Modern Familyreturns for its third season, and while this episode isn’t the strongest in the history of the show, it still delivers enough comedic goods to keep us watching in the weeks to come. All the regulars deliver the kind of performances we’ve come to expect from them, and a strong guest star stops by to add his own unique personality to the mix. Read on to see how we felt. . .

The Players

  • Director: Jason Winer
  • Writers: Paul Corrigan, Dan O’Shannon, Brad Walsh
  • Cast: Ed O’Neill, Sofia Vergara, Julie Bowen, Ty Burrell, Jesse Tyler Ferguson, Eric Stonestreet, Sarah Hyland, Ariel Winter, Nolan Gould, Rico Rodriguez, Reid Ewing, Tim Blake Nelson

Episode Title: “Dude Ranch”

The new season starts off with a vacation-themed episode in which the family heads to–you guessed it–a dude ranch, with Haley’s boyfriend Dylan in tow. Cam and Mitch are secretly thinking about adopting a new baby boy, but Mitch feels that he isn’t masculine enough to be a traditional father. Ariel, in the meantime, deals with an obnoxious boy who is interested in her. Claire does her best to warm up to Dylan, but his general stupidity makes such a feat difficult. Phil continues to grapple with Jay’s treatment towards him, and Tim Blake Nelson appears as a cowboy with his eyes set on Gloria.

The Good:

  • Tim Blake Nelson: Man oh man, this poor guy is too often overlooked. Sure, enough people respect his acting abilities to keep him in work, but he’s the rare kind of performer who isn’t at all afraid of making a complete fool out of himself if it means delivering a strong, funny performance. He was the highlight of the episode, and it’s a shame to realize that his involvement in the series will be limited to this one instance.
  • Mitch’s manhood: “Modern Family” always strives to be the kind of show that balances effective humor with some genuine emotional content.
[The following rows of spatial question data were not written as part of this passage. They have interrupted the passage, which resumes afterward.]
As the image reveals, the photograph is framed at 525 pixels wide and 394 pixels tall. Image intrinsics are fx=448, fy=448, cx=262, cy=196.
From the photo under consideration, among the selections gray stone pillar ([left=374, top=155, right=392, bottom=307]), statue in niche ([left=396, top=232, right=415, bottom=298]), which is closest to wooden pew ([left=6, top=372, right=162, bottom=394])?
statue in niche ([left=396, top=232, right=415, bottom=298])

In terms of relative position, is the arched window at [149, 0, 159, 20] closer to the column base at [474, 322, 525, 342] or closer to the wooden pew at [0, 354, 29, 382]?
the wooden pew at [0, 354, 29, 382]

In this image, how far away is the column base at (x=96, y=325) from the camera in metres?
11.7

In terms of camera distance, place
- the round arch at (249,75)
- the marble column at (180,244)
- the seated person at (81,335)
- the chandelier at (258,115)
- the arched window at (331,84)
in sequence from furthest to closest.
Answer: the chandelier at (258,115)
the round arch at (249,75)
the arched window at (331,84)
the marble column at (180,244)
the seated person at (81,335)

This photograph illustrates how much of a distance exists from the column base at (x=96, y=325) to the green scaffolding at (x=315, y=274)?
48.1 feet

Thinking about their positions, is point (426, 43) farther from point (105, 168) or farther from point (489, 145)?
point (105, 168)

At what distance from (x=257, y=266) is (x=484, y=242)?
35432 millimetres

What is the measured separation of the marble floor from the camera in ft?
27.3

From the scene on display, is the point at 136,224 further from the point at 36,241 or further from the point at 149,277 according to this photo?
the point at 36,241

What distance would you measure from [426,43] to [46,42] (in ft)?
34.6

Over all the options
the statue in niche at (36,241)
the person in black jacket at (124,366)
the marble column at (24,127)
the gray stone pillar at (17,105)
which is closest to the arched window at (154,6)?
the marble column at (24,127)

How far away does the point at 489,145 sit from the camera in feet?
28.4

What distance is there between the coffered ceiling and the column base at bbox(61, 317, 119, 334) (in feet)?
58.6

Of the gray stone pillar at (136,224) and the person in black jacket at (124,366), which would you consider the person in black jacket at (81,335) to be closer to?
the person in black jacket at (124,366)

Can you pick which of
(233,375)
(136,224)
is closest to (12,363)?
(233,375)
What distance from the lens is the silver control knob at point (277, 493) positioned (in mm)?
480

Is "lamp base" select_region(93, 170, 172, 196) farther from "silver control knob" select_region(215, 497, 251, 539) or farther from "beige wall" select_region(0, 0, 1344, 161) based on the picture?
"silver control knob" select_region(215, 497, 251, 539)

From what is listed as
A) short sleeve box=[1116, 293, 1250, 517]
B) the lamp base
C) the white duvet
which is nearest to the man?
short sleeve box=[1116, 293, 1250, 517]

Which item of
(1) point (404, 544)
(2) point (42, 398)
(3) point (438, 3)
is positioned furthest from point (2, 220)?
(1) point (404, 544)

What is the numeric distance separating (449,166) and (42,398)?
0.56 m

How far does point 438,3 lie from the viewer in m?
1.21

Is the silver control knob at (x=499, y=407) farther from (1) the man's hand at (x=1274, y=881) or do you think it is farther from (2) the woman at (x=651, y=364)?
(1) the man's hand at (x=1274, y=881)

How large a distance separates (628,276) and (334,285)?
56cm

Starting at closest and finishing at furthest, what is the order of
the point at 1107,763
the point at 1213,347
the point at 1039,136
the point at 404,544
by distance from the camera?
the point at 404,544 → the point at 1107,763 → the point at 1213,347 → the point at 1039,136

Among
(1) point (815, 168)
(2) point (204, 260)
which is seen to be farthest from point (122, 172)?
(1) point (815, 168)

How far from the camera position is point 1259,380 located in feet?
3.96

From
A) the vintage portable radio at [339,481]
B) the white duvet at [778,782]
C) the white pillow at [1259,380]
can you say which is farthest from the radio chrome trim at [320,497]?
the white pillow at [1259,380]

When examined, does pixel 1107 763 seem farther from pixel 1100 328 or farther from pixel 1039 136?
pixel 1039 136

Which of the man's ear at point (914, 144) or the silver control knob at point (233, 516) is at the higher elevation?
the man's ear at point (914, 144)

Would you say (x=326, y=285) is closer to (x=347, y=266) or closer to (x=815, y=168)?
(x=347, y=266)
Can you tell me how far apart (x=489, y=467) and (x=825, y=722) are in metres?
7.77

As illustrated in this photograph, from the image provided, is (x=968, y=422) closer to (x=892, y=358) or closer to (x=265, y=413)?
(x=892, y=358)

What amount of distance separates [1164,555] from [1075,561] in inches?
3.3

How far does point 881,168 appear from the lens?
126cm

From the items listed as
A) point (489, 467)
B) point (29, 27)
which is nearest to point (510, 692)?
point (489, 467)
Every now and then, it fails to do so, forcing a message into a story that would work better without so much moralizing, but the subplot involving Mitch’s insecurities about his ability to raise a boy are touching without being sappy or sentimental.

The So-So:

  • Alex’s boy trouble: With Haley securely in the role of the boy-crazy teenager, and Alex as the studious introvert, it should have been a little interesting to see Alex deal with a potential boyfriend for a change. Unfortunately, this brief subplot isn’t given enough attention, making it seem fairly superfluous. Ok, a boy kisses her, and even though she pretends to be grossed out, she’s actually a little attracted to him. If that went somewhere, it might be worth it, but because it doesn’t, we’re stuck with a fairly pointless subplot.

The Bad:

  • Dylan’s departure: Unless the writers are faking us out, it looks as though Dylan will no longer be a part of the show. This is fine–he was never the strongest element to begin with–but the way they get rid of him is forced and unrealistic.


A decent enough start to the season. Sure, there have been some far stronger episodes of this show, but it certainly wasn’t disappointing enough to make us lose faith. We’re still being entertained, and we still feel confident that the rest of the season will be worth tuning in for.

Rating: 7.5/10

“Modern Family” airs every Wednesday night on ABC!